THE INPUT.
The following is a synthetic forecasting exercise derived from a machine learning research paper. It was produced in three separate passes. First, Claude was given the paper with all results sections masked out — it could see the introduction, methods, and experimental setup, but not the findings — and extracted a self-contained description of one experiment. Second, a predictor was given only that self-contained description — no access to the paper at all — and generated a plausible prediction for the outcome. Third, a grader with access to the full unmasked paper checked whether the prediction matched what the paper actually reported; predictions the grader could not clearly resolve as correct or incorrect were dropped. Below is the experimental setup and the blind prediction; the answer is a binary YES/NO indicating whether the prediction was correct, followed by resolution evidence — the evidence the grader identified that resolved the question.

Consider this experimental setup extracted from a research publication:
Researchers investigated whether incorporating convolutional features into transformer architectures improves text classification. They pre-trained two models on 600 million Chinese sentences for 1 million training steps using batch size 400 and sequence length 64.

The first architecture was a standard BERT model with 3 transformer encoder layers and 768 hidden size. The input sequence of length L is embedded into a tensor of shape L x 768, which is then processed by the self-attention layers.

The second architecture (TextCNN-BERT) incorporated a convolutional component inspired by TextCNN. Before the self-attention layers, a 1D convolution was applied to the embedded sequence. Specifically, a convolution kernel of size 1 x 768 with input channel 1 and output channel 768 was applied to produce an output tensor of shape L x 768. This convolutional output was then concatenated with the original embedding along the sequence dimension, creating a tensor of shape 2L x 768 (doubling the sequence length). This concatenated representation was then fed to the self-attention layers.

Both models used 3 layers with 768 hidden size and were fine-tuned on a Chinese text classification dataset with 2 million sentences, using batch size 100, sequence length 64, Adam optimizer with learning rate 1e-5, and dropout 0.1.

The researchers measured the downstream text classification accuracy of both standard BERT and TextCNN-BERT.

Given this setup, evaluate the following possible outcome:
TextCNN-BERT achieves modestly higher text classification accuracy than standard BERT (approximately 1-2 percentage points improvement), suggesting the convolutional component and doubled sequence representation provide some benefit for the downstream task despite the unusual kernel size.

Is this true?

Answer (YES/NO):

TASK GOAL. Copy every line from the records above that contains the word "TextCNN".

ANSWER BOX.
The second architecture (TextCNN-BERT) incorporated a convolutional component inspired by TextCNN. Before the self-attention layers, a 1D convolution was applied to the embedded sequence. Specifically, a convolution kernel of size 1 x 768 with input channel 1 and output channel 768 was applied to produce an output tensor of shape L x 768. This convolutional output was then concatenated with the original embedding along the sequence dimension, creating a tensor of shape 2L x 768 (doubling the sequence length). This concatenated representation was then fed to the self-attention layers.
The researchers measured the downstream text classification accuracy of both standard BERT and TextCNN-BERT.
TextCNN-BERT achieves modestly higher text classification accuracy than standard BERT (approximately 1-2 percentage points improvement), suggesting the convolutional component and doubled sequence representation provide some benefit for the downstream task despite the unusual kernel size.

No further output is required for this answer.